Le réalignement commercial potentiel Trump-UE soulève également de profondes questions sur le positionnement de la politique étrangère canadienne plus large. Après des années passées à distinguer les approches canadiennes des approches américaines – particulièrement durant le premier mandat de Trump – Ottawa pourrait faire face à des choix inconfortables quant à l’alignement ou la divergence avec la nouvelle stratégie économique de Washington.
« Le Canada risque d’être pris dans un classique étau de puissance moyenne, » a noté Richard Haass, président émérite du Council on Foreign Relations, lors de notre conversation à un événement d’un groupe de réflexion à Washington. « Lorsque les grandes puissances réorientent leurs relations, des pays comme le Canada doivent s’adapter rapidement ou risquer la marginalisation. »
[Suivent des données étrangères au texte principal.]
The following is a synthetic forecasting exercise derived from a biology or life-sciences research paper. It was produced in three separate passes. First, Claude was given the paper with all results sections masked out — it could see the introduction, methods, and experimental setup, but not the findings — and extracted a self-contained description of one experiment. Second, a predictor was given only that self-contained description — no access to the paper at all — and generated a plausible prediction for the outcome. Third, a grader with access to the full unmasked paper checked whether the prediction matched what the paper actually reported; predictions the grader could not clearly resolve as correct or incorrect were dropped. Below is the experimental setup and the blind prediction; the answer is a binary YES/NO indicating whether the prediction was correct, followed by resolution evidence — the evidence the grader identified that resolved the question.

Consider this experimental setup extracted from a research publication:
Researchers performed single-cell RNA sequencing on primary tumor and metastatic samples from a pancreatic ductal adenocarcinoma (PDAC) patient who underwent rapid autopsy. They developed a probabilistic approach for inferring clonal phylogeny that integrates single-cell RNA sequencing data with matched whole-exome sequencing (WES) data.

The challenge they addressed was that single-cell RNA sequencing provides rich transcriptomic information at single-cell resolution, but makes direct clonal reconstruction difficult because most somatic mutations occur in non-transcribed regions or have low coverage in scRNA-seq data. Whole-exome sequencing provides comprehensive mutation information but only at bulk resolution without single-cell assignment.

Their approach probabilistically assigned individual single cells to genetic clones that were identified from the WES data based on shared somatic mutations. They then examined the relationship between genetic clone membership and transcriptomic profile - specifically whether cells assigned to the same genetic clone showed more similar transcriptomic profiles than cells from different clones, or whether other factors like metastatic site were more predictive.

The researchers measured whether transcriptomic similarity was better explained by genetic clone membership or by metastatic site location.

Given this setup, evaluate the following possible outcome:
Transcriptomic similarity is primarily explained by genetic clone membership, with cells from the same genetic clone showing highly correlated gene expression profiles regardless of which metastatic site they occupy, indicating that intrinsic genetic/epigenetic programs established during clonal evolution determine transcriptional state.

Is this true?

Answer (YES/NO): NO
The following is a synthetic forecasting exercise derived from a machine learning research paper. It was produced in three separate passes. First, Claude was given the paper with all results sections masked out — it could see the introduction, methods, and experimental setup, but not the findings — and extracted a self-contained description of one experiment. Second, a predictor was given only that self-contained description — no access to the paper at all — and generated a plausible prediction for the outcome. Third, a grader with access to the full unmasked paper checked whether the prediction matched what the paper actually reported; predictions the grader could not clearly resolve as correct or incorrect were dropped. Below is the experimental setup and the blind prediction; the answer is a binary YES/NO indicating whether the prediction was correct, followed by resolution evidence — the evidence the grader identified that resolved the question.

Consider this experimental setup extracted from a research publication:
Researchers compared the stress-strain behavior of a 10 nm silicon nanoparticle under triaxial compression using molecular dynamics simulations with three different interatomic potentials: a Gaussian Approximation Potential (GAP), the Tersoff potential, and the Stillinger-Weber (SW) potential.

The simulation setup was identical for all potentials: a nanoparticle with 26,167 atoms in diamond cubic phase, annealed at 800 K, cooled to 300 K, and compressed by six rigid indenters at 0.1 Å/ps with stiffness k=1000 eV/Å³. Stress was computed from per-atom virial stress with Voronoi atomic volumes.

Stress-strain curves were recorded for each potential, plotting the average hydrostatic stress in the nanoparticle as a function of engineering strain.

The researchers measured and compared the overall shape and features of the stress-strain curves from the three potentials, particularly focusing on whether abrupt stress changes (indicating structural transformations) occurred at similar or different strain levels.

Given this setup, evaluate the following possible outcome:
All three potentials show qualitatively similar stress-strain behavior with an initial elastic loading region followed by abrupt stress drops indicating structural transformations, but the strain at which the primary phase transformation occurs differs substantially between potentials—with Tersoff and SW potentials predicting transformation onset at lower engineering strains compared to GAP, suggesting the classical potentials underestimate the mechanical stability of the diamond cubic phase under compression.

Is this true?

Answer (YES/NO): NO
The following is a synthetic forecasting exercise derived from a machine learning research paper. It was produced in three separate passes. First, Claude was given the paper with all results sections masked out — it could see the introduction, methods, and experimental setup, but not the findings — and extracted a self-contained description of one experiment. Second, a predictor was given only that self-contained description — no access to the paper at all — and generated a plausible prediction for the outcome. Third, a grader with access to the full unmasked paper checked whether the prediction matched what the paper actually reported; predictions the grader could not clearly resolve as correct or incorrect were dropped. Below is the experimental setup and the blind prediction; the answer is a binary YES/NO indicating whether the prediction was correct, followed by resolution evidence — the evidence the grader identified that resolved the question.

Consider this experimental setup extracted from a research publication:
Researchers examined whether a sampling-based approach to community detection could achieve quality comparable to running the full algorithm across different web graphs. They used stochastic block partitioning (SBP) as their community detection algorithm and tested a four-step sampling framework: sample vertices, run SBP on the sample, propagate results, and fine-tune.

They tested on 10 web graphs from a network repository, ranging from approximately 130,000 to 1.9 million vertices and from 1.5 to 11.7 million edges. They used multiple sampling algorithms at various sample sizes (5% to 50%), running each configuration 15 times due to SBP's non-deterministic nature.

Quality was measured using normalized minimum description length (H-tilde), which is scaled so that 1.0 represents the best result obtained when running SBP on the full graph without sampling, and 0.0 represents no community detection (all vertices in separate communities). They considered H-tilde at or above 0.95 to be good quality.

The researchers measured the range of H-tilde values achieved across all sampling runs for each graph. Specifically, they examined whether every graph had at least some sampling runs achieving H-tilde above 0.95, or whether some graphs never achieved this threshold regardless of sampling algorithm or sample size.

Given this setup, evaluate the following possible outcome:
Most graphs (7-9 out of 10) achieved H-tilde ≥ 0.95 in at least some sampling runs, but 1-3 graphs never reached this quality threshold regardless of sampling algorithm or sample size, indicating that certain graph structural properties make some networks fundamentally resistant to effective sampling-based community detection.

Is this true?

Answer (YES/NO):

La voie à suivre exige plus qu’une diplomatie réactive. Les responsables canadiens doivent identifier les vulnérabilités spécifiques dans les secteurs d’exportation clés, engager les gouvernements provinciaux dont les ressources alimentent le commerce international, et possiblement accélérer les efforts de diversification au-delà des marchés traditionnels.
Plus crucialement, le Canada doit déterminer si ses intérêts sont mieux servis en cherchant l’inclusion dans tout cadre potentiel États-Unis-UE ou en redoublant son soutien traditionnel aux institutions multilatérales comme l’OMC, qui seraient probablement davantage affaiblies par des accords bilatéraux majeurs.
Alors que je déposais ce rapport depuis mon vol de retour vers Washington, l’incertitude était palpable. L’architecture économique qui a bénéficié au Canada pendant des décennies semble de plus en plus fragile, contestée non seulement par l’approche non conventionnelle de Trump envers l’économie internationale, mais par une Europe de plus en plus disposée à s’y engager pragmatiquement.
Les mois à venir révéleront si le Canada peut transformer ce défi en opportunité ou si nous serons laissés à nous adapter à des modèles commerciaux façonnés par des décisions prises à Washington et à Bruxelles, avec peu d’influence canadienne.